### What to produce
Please transcribe the lines below exactly, and leave every image behind.

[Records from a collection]
■ ■ ■ ■ ■

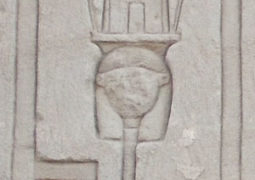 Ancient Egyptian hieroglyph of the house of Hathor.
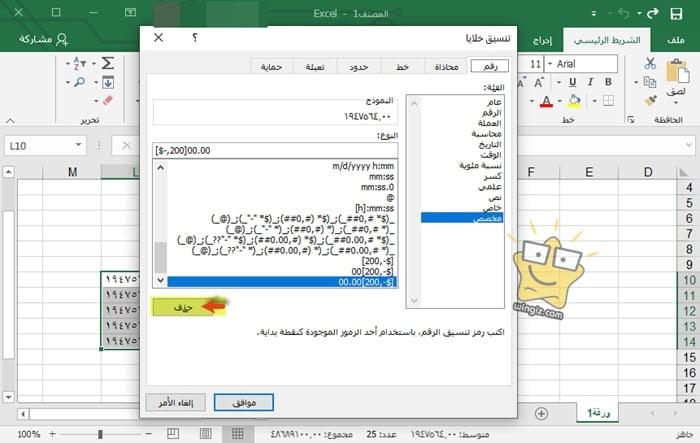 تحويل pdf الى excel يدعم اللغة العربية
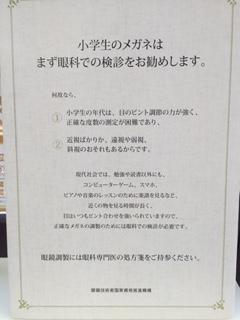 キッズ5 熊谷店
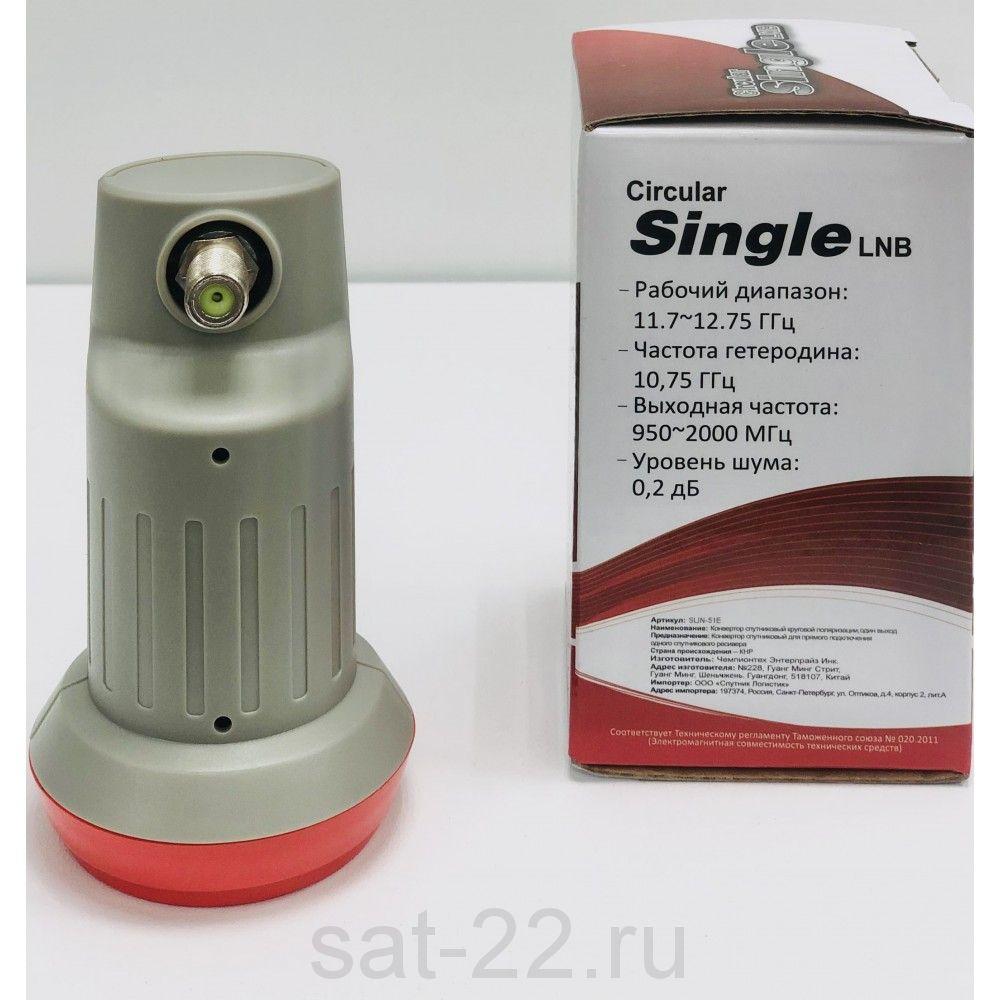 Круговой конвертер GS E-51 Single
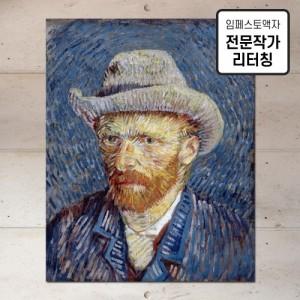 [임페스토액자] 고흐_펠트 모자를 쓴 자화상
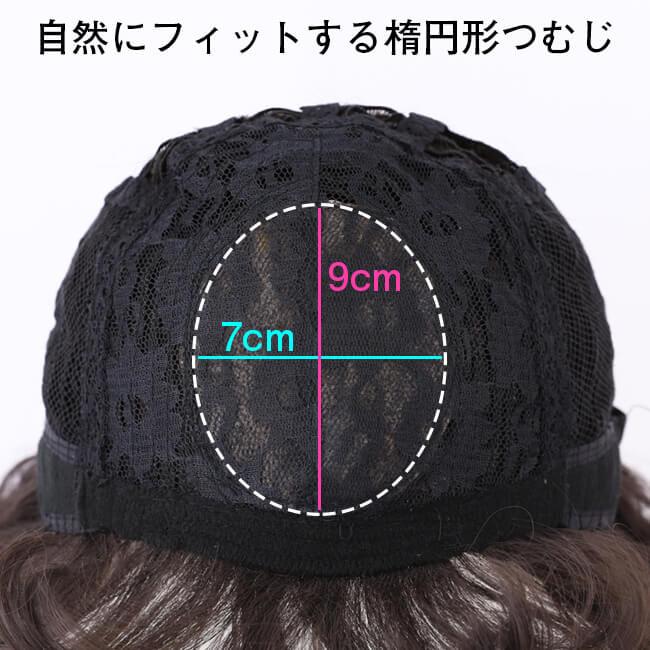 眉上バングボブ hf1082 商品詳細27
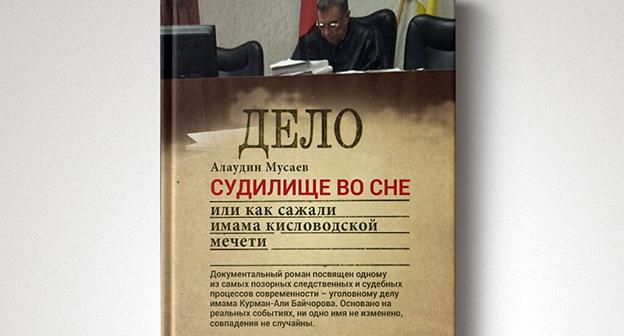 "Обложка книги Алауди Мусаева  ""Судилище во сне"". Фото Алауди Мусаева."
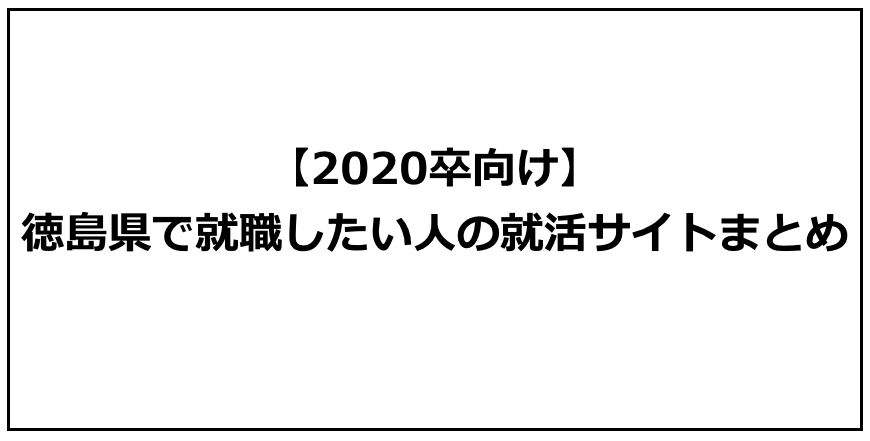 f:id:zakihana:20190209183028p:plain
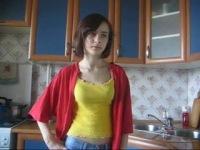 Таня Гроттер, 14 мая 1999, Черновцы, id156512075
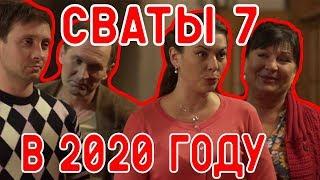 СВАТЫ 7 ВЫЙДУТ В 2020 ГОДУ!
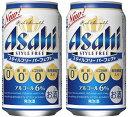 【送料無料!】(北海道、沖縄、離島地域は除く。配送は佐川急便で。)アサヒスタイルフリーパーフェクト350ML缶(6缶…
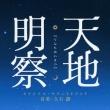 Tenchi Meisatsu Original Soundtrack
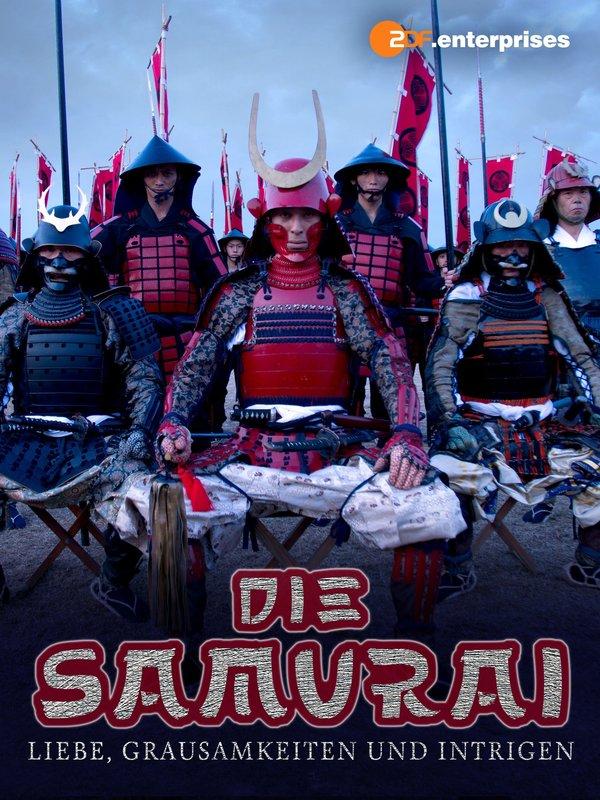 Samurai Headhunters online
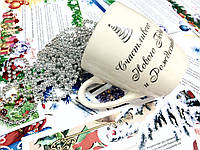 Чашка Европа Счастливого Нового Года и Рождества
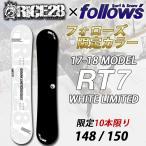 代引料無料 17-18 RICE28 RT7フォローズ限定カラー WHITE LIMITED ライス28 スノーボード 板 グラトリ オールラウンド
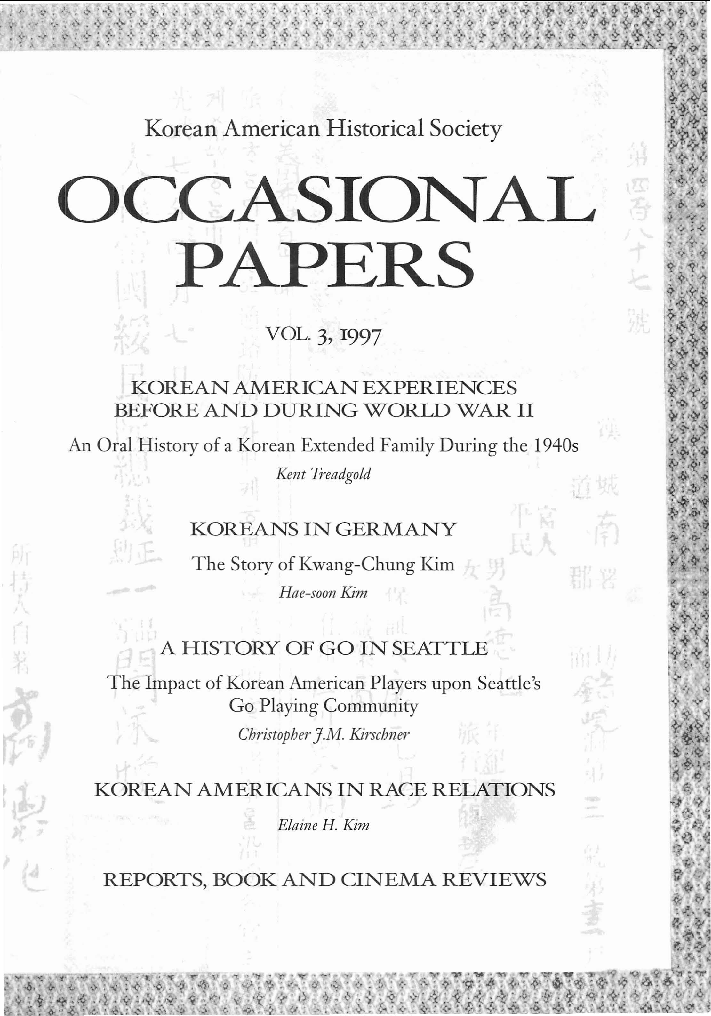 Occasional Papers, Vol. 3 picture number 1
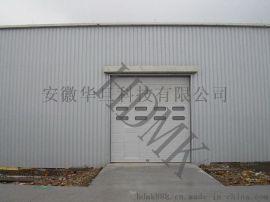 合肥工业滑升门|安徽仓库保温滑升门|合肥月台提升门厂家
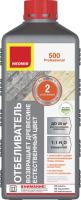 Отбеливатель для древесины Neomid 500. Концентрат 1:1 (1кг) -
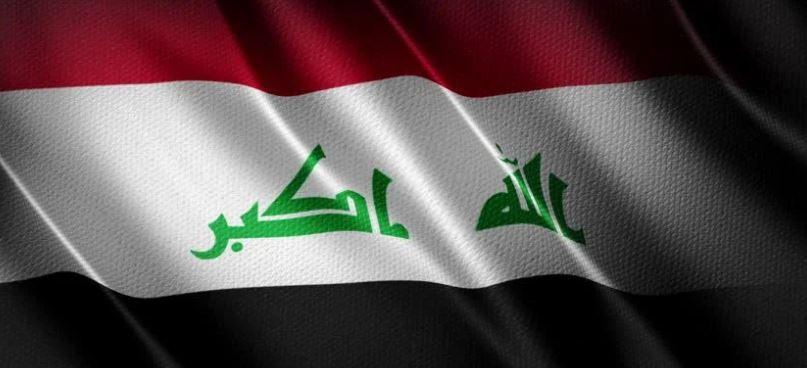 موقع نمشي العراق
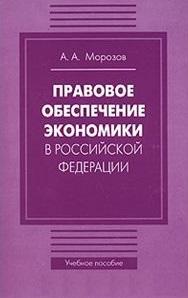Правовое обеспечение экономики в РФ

■ ■ ■ ■ ■

### Response to the task
 Ancient Egyptian hieroglyph of the house of Hathor.
 تحويل pdf الى excel يدعم اللغة العربية
 キッズ5 熊谷店
 Круговой конвертер GS E-51 Single
 [임페스토액자] 고흐_펠트 모자를 쓴 자화상
 眉上バングボブ hf1082 商品詳細27
 "Обложка книги Алауди Мусаева  ""Судилище во сне"". Фото Алауди Мусаева."
 f:id:zakihana:20190209183028p:plain
 Таня Гроттер, 14 мая 1999, Черновцы, id156512075
 СВАТЫ 7 ВЫЙДУТ В 2020 ГОДУ!
 【送料無料!】(北海道、沖縄、離島地域は除く。配送は佐川急便で。)アサヒスタイルフリーパーフェクト350ML缶(6缶…
 Tenchi Meisatsu Original Soundtrack
 Samurai Headhunters online
 Чашка Европа Счастливого Нового Года и Рождества
 代引料無料 17-18 RICE28 RT7フォローズ限定カラー WHITE LIMITED ライス28 スノーボード 板 グラトリ オールラウンド
 Occasional Papers, Vol. 3 picture number 1
 合肥工业滑升门|安徽仓库保温滑升门|合肥月台提升门厂家
 Отбеливатель для древесины Neomid 500. Концентрат 1:1 (1кг) -
 موقع نمشي العراق
Правовое обеспечение экономики в РФ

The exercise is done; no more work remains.